The spinal cord may be best understood as a thick data cable that processes and transmits the constant stream of electrical impulses that flow between your brain and the rest of your body, enabling motion and sensation. Motor signals move downstream, from the brain, and sensory signals move from the rest of the body up. The center of the cord is gray matter -- essentially an extension of the brain, like a tail -- that is sheathed in fibrous white matter, with long, thin nerve fibers called axons shooting out at intervals to wire every part of the body.

Normally, the sensitive cord tissue is protected by the flexible stack of 33 bones that make up the spinal column. But when these bones are knocked out of line -- auto accidents are the most common cause -- the cord inside may be bruised, stretched, cut, or even severed. The result: The flow of signals up and down is impeded or blocked completely at the level of the injury, leaving most victims of SCI with some degree of paralysis. Upon discharge from the hospital, more than 25 percent of SCI patients have complete paraplegia, meaning they are unable to feel or move their legs; more than 20 percent suffer from complete tetraplegia, or paralysis in all four limbs and the torso.

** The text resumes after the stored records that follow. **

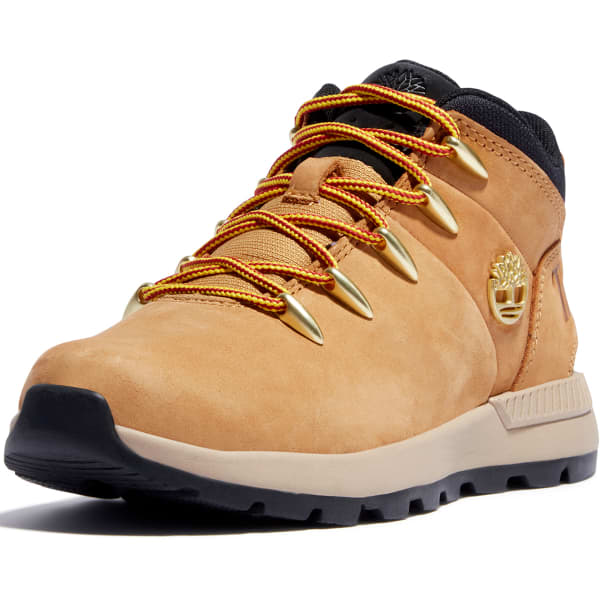 Après ski TIMBERLAND SPRINT TREKKER MID JR WHEAT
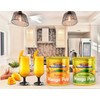 Rani Mango Pulp Puree (Makes Mango Lassi Shakes) Kesar Sweetened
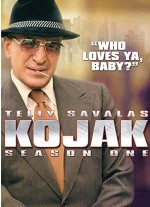 Kojak (1973) afişi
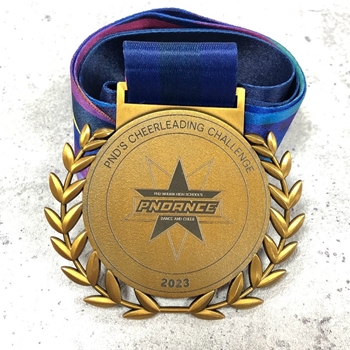 Huy chương In Uv PNDANCE -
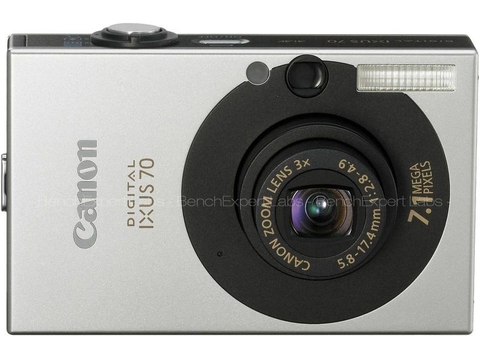 Canon IXUS 70 - IXY 10
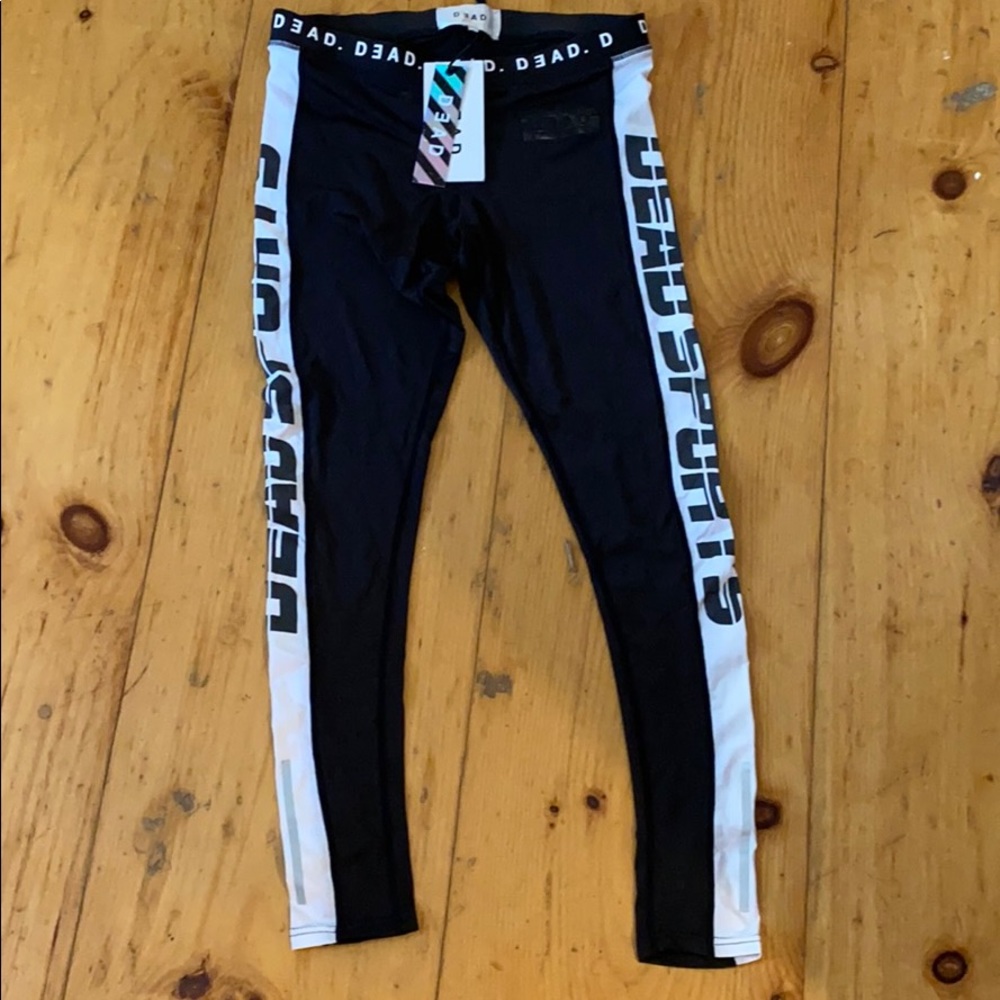 Leggings by Dead Sports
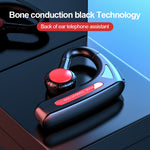 Auricolare Bluetooth stereo a conduzione ossea M-618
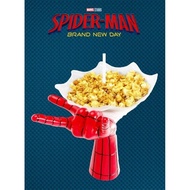Creative Spidermans Spider Hand Day Web Launcher Popcorn Bucket 3D Print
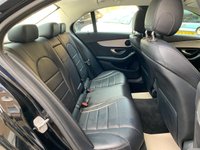 USED 2014 64 MERCEDES-BENZ C CLASS 2.1 C220 BLUETEC SPORT 4d 170 BHP 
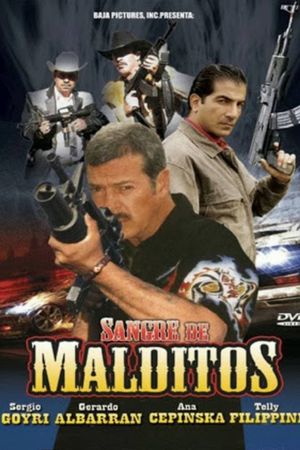 Sangre de malditos's poster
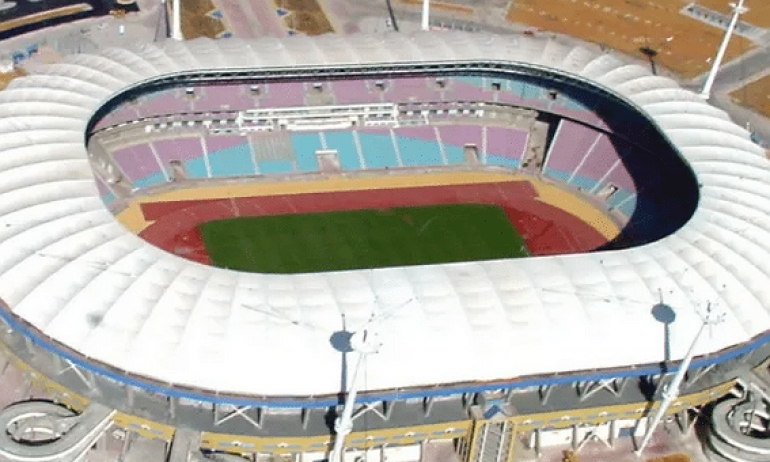 غلق الملعب الأولمبي برادس يؤثر على مباريات الترجي والإفريقي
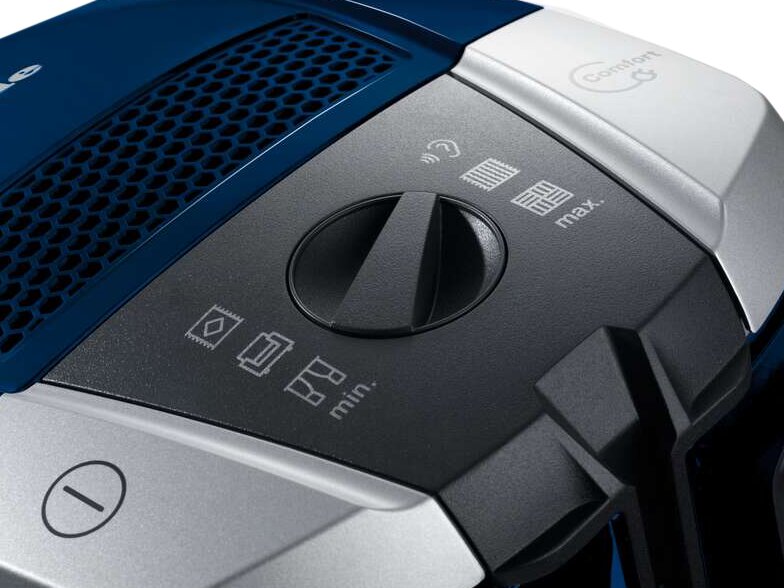 Miele Compact C2 Total Care PowerLine Canister Vacuum - 41DAE437CDN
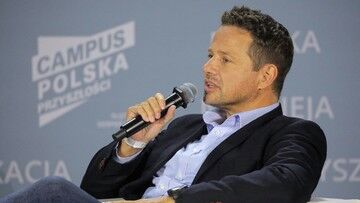 Rafał Trzaskowski: w Platformie chcieli szybkiej zmiany, a nie konkurencji i debaty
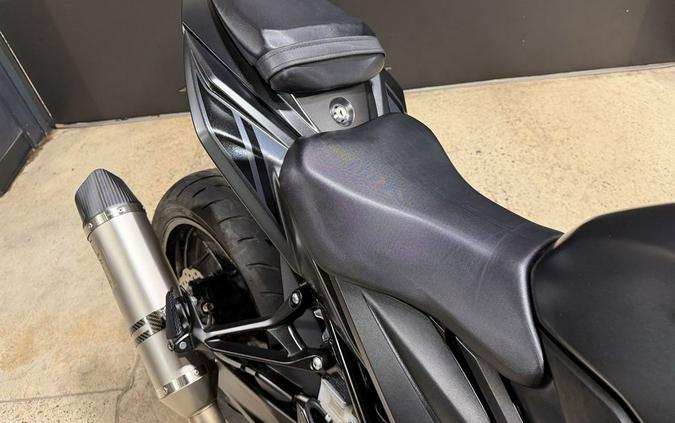 2020 Suzuki GSX-S750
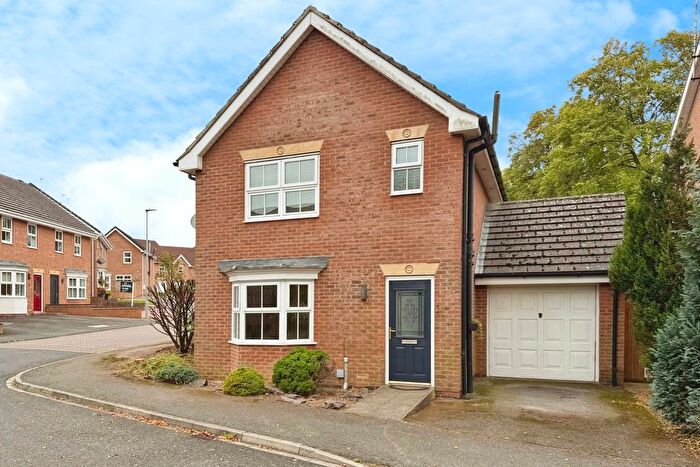 3 Bedroom Detached House For Sale In Nightingale Close, Barton-Upon-Humber, Lincolnshire, DN18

Physical therapy aimed at rebuilding neural pathways can often improve a patient's level of functioning in the months and years after a spinal cord injury. But Reynolds believes that his company's technology can give SCI victims a better shot at recovery by taking advantage of the window of opportunity that exists in the immediate aftermath of the injury. At that point, there is often still enough surviving spinal cord tissue to allow for a sort of neural workaround, a rerouting of signals to maintain the flow of sensory and motor signals below the wound. But in the following hours and days, the body's self-defense mechanisms backfire: White blood cells come in to clean up dead tissue, which causes massive inflammation, which in turn triggers healthy cells in the surrounding tissue to self-destruct in a process called apoptosis. This secondary injury amplifies the original wound and the corresponding loss of function, creating a true dead area in the spinal cord that defies rehabilitation.